Create Amazon EMR Serverless cluster with Apache Livy
Navigate to Amazon EMR Serverless service and create a cluster. Under Application bundle select Custom.
Choose appropriate applications to include in your installation. At a minimum, make sure sure Livy and Spark are included in the install.
Allow network connectivity between Amazon EMR Serverless and Prophecy
To configure the necessary network settings for seamless integration, specific modifications to the security groups of your EMR Serverless cluster are required. Follow the instructions outlined below:
If you intend to utilize Prophecy as a SaaS (Software as a Service) solution, note that the Prophecy public IP is 3.133.35.237
. Ensure that the Core security group's outbound rule allows connections to this IP address.
- Modify the Primary Node security group:
- Allow incoming connections to port
8998
from the Prophecy IP. - This can be achieved by adding an inbound rule to the Master security group that permits incoming traffic on port
8998
from the Prophecy IP address.
- Allow incoming connections to port
- Modify the Core Node security group:
- Allow outgoing connections to the Prophecy public IP over HTTPS.
- To enable this, add an outbound rule to the Core security group that allows outgoing traffic over HTTPS protocol to the Prophecy public IP.
By implementing these adjustments to your EMR Serverless cluster's security groups, you will establish the necessary network configuration for effective integration with Prophecy.

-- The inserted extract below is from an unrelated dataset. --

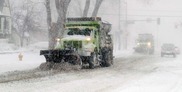 Snowplow cleaning streets during winter storms. 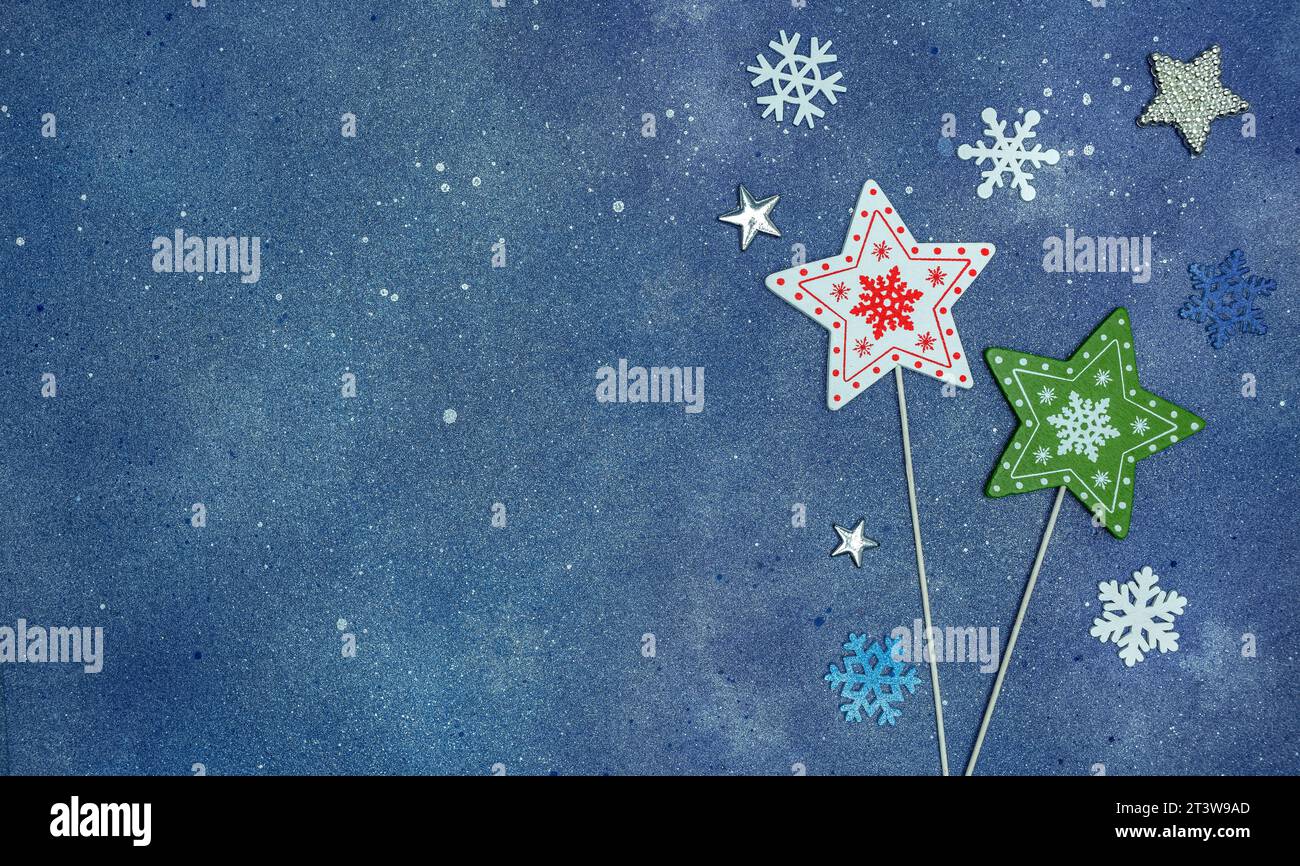 Blue background with snowflakes and stars hi-res stock photography and ...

Create a Fabric to connect Prophecy to EMR Serverless
Navigate to Prophecy's UI and click on Create Fabric. The Fabric will establish a connection with your EMR Serverless cluster and use it as the execution engine for your Pipelines.

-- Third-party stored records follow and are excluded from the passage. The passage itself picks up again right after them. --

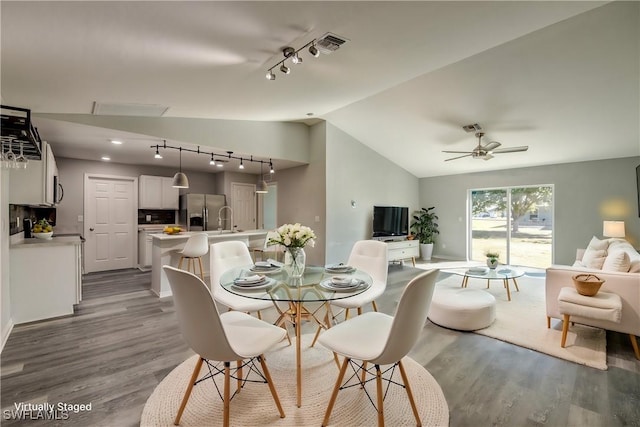 dining area with a ceiling fan, vaulted ceiling, wood finished floors, and visible vents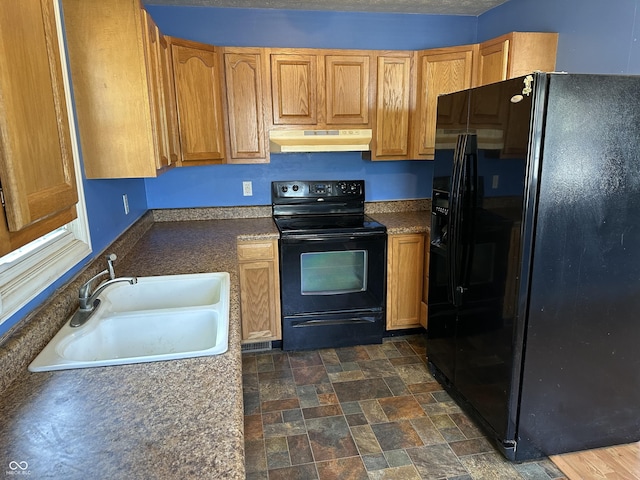 2133 10th St, Columbus, IN 47201 - kitchen with black appliances, under cabinet range hood, a sink, and dark stone finish floors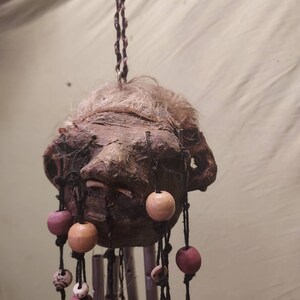 Beaded shrunken head wind chime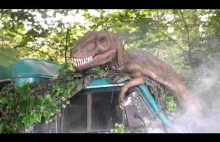 Dinosaurs attacking a car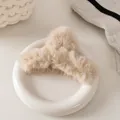 Dettaglio di una pinza per capelli in peluche beige su sfondo caldo ed estetico - Beige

Name your EMR Serverless Fabric and click on Continue.
Choose EMR as your Provider. At this point, there is no distinction between creating an EMR and an EMR Serverless Fabric.

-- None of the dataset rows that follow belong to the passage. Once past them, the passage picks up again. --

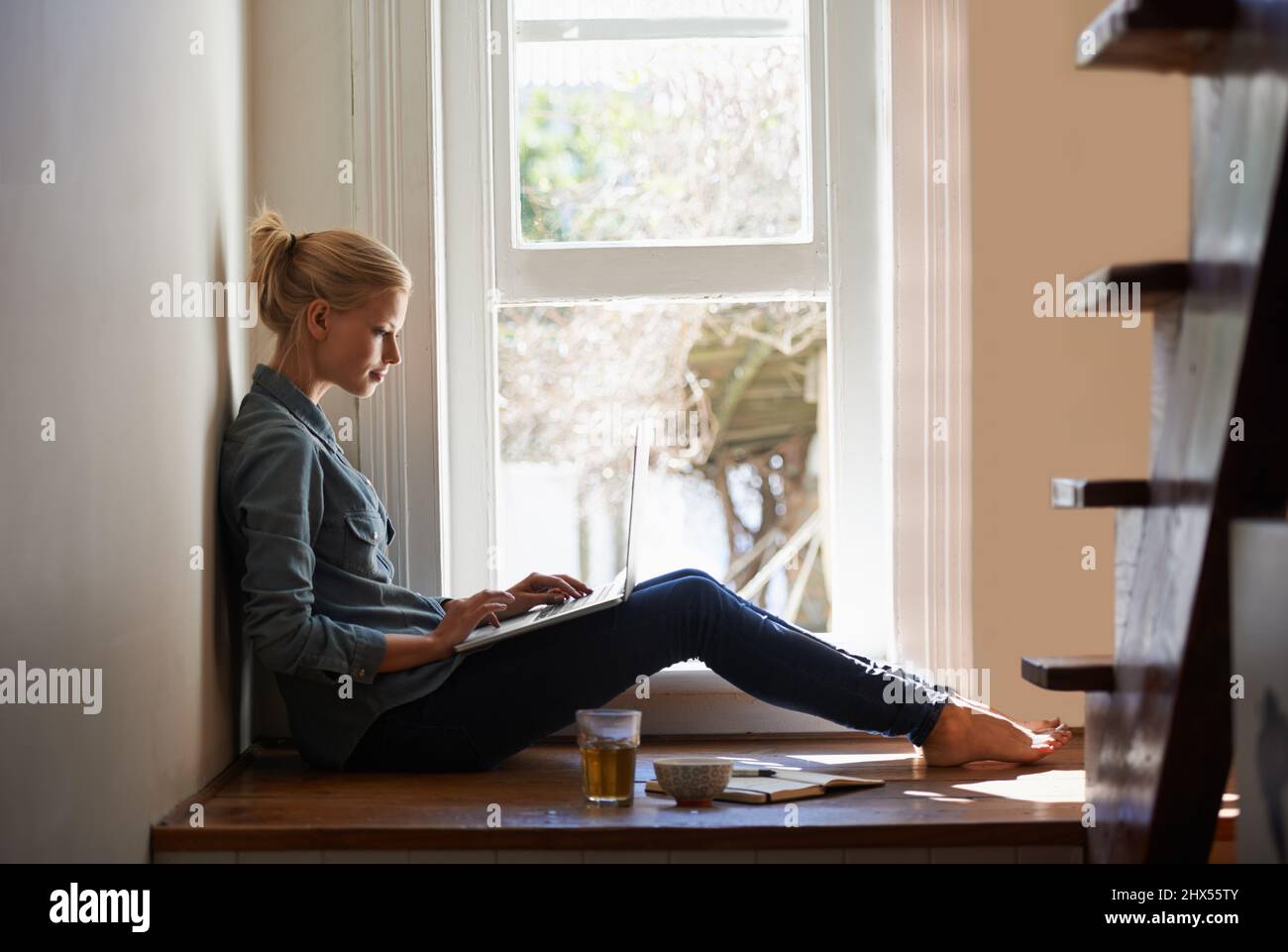 Utilizzo del mio laptop per lavorare da casa. Una giovane donna che usa il suo laptop a casa. Foto Stock
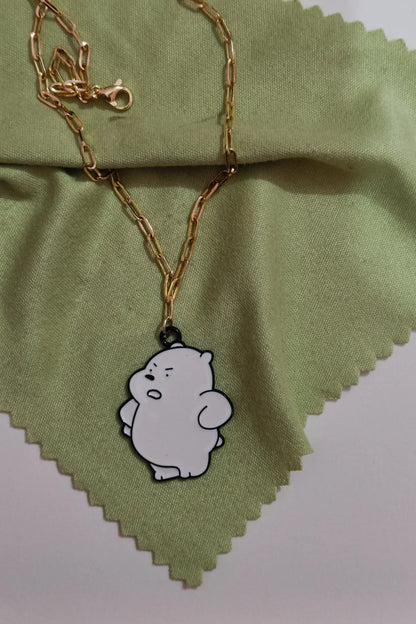 First view of a gold chain necklace with a small pendant shaped like Ice Bear.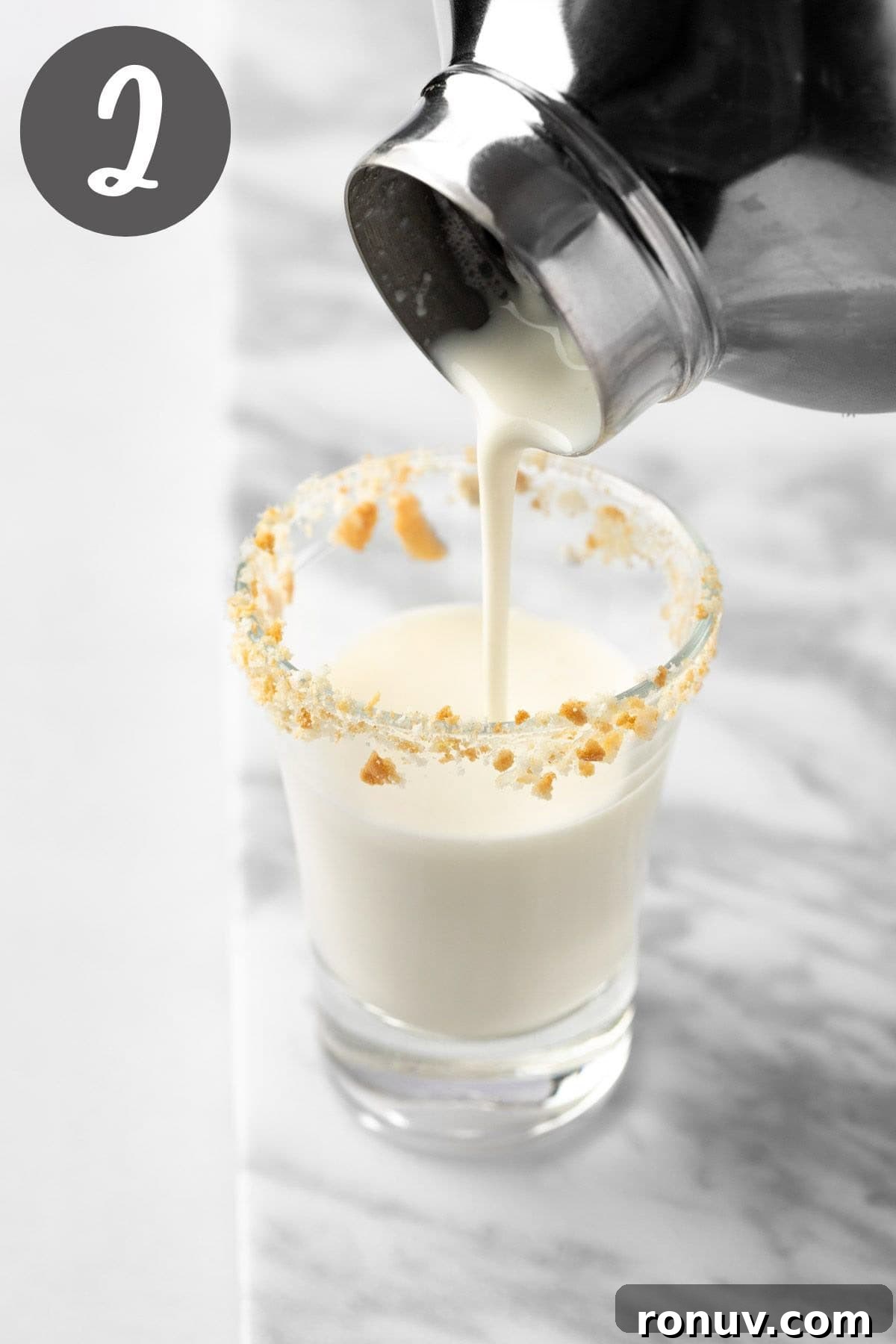 Key Lime Pie Shot Recipe: Creamy Citrus Shooter 5 Pouring the key lime pie shot from the cocktail glass into the shot glass.
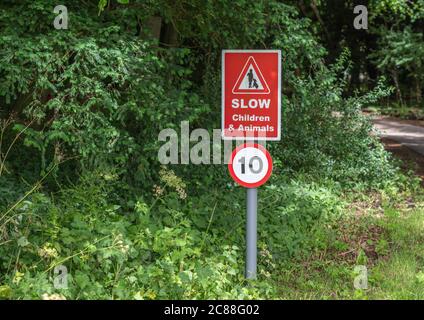 Slow children and animals red road sign with a 10 speed limit Stock Photo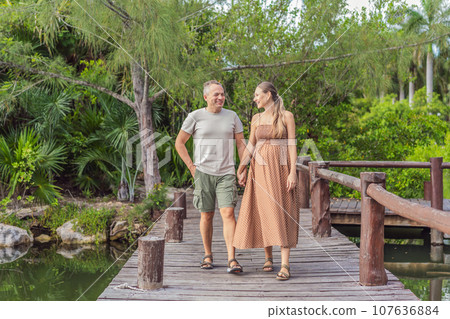 A happy, mature couple over 40, enjoying a leisurely walk in a park, their joy evident as they embrace the journey of pregnancy later in life 107636884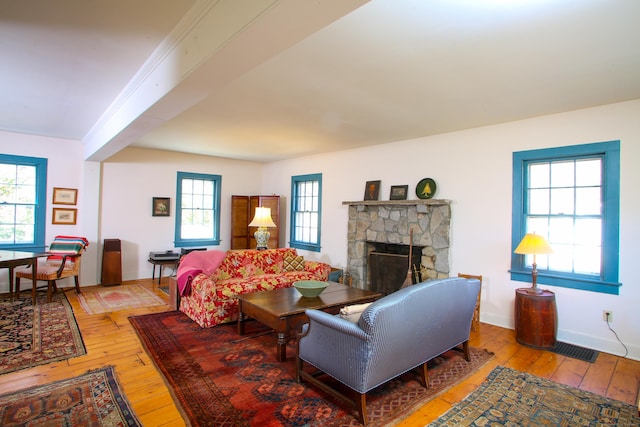 11 Hodge Rd, Roxbury, CT 06783 - living room with light wood-style flooring, a fireplace, and baseboards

Before proceeding, it is crucial to ensure that all the required settings are properly configured. If you are uncertain about the necessary configurations, we recommend reaching out to your cloud infrastructure team for additional guidance and assistance. They will be able to provide you with the specific information and support needed to ensure a successful setup.
Enter your AWS credentials under Access Key and Secret Key. Choose the Region that your EMR Serverless cluster is running in.
Click on Fetch environments.
Select your EMR Serverless cluster that you would like to connect to under Spark Environment. The EMR cluster listing also shows Serverless clusters. From the list of active clusters, you can identify your EMR Serverless cluster by finding emr-serverless-services
within the Livy URL.
Most of the fields should be automatically populated after selecting a EMR Serverless cluster.
For the Authentication type, select AWS Sig V4
. This is the only option that will work for EMR Serverless.
Select your Runtime Role. The role must have enough permissions to use the selected Serverless App.
Enter the S3 path that points to the location where you would like your logs and Pipeline artifacts to persist.
Add the Job size to your environment by clicking on Add Job Size. Configure your Job size and click on Add.
Configure the Prophecy Library:
The Spark Version and Scala Version are fixed.
Select File System under Scala Resolution mode and provide the following path:
s3://prophecy-public-bucket/prophecy-libs
Select File System under Python Resolution mode and provide the following path:
s3://prophecy-public-bucket/python-prophecy-libs
Click on Complete and your EMR Serverless Fabric is ready!
Run a simple Pipeline and make sure that the interim returns data properly.